A former weapons inspector, who reviewed the list, said it seemed to suggest the Iraqis were resubmitting old declarations about arms programs that ended in the wake of the Gulf War more than a decade ago. Inspectors have said Iraq's previous declarations were incomplete.
The nine-page table of contents was distributed by a U.S. official after Washington obtained the U.N. Security Council's copy of the complete 12,000-page declaration. The full declaration has not been released, and the United States shared it only with Russia, Britain, France and China.
In exchange for getting their own copies, the five council powers will provide weapons inspectors with experts and intelligence data that could help hasten a determination of whether Saddam Hussein is trying to rearm, diplomats told The Associated Press.
Other council members will only get an edited copy with sensitive material censored, an arrangement that has angered some members.
The table of contents is broken down into four sections: nuclear, chemical, biological and ballistic missile programs.

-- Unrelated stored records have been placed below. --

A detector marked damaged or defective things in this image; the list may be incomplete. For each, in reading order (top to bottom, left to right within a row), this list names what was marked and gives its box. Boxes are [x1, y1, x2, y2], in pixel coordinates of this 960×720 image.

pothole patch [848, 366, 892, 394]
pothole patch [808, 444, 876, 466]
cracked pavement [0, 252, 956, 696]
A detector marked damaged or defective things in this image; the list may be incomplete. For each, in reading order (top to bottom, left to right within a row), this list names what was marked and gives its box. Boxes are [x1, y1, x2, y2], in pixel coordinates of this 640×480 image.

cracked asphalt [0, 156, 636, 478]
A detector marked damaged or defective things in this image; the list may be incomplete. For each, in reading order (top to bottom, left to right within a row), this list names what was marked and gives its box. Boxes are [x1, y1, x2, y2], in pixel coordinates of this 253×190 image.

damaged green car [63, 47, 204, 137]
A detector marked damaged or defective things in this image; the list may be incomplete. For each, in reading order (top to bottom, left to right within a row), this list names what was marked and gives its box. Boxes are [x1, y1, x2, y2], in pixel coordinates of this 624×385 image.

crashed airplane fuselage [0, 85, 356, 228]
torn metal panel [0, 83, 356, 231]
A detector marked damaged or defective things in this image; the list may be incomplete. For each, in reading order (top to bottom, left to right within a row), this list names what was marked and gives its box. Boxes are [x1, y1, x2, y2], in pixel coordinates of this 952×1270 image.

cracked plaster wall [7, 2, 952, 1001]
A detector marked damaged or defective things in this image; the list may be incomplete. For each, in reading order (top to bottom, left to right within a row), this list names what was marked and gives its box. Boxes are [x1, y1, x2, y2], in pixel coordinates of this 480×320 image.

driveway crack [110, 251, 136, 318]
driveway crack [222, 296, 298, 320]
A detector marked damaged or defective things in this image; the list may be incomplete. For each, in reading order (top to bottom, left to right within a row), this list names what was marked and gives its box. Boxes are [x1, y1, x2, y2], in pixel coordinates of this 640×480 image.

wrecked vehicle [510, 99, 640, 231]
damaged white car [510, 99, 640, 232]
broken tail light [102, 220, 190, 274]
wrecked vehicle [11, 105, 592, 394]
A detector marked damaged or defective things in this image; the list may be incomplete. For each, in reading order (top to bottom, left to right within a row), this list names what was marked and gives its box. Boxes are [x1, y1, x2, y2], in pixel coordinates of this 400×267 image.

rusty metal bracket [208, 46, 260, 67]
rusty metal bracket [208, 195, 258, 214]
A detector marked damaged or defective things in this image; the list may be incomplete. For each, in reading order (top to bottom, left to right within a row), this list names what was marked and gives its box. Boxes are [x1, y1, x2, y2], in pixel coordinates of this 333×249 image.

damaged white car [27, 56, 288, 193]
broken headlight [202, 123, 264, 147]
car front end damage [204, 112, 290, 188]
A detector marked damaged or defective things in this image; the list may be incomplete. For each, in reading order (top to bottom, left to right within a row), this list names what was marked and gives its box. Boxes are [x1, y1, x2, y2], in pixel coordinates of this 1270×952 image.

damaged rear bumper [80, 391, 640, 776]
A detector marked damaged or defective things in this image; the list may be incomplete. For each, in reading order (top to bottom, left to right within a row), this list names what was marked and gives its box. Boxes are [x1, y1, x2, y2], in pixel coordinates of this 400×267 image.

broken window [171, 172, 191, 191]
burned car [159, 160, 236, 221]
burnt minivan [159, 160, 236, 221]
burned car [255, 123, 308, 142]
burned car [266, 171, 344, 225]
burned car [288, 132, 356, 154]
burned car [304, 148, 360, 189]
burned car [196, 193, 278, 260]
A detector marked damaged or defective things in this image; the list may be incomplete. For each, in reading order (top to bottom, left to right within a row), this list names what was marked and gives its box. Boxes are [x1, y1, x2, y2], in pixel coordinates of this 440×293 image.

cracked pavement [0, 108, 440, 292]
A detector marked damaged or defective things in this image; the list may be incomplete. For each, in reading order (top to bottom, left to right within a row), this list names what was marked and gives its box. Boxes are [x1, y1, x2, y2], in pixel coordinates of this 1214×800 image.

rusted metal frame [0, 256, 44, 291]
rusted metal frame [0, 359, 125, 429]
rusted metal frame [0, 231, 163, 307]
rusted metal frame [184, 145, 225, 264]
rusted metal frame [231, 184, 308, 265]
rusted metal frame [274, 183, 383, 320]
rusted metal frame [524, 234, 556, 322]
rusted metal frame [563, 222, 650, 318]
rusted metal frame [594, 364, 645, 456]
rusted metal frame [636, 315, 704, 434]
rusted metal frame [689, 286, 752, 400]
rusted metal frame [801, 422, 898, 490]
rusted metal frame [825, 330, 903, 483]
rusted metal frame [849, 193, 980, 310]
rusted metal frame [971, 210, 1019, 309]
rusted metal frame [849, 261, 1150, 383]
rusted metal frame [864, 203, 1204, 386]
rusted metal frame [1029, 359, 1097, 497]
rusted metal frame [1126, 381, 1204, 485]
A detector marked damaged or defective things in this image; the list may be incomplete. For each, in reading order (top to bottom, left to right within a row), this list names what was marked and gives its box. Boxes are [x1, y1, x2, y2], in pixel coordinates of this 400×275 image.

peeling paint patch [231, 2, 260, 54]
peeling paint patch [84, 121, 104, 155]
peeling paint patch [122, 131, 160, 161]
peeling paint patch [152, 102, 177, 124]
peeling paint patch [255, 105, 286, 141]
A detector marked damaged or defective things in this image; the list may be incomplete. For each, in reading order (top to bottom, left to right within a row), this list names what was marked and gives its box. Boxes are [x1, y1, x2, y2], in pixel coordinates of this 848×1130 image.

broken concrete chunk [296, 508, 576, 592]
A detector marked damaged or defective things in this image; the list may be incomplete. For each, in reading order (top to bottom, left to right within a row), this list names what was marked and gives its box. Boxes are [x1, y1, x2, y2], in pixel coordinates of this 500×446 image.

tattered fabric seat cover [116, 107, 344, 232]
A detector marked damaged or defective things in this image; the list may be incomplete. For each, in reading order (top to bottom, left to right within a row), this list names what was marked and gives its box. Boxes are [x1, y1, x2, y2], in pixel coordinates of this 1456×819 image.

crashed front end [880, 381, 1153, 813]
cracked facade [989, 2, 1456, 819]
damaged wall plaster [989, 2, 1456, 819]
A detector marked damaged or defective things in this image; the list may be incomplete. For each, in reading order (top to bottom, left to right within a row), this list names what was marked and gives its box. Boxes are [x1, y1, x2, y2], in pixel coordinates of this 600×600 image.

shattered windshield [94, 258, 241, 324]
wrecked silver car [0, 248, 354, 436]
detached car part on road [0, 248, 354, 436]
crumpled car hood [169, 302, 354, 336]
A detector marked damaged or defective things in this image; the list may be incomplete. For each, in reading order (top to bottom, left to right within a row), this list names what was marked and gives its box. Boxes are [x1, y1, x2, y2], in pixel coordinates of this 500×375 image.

The table provides a glimpse of Iraq's account of its programs but it will take U.N. and American analysts some time before they can determine whether the declaration is complete.
In the declaration, Iraq asserts that it no longer has weapons of mass destruction or the means to deliver them.
According to the table of contents, some 2,100 pages are devoted to Iraq's nuclear program before 1991, and another 300 pages in Arabic detail current nuclear programs, which Baghdad says are civilian.
Lt. Gen. Amer al-Saadi, a senior adviser to Iraqi President Saddam Hussein, said Sunday that Iraq may have been close to building an atomic bomb before 1991, but he said Baghdad no longer had such ambitions.
David Albright, an American who served on the nuclear inspections team in the 1990s, said the table of contents "seems to confirm that on the nuclear side, the declaration has been recycled. A lot of this is pre-1991."
The chemical declaration is several thousand pages and begins with a chronology of Iraq's "former chemical weapons program." Sections dealing with the chemical program include: Research and development activities, the production of chemical agents, relations with companies and a terminated radiation bomb project.
The radiation bomb project was discovered during the previous inspections regime, which ended in 1998.
The biological declaration includes information on military institutions connected with the former biological weapons program, activities at a foot-and-mouth facility and a list of supporting documents.
The ballistic missile declaration is the briefest of the four sections and totals some 1,200 pages. Under U.N. Security Council resolutions, Iraq is banned from missiles with a range greater than 94 miles.
The table of contents was submitted to the Security Council in the form of a letter from Iraqi Foreign Minister Naji Sabri.
The complete report arrived Sunday at U.N. headquarters in New York. One copy is in the hands of weapons inspectors who have been combing through it for details.
The other copy was taken Monday to Washington, where U.S. officials quickly duplicated the material and delivered it to the Russian, French, British and Chinese embassies in the capital.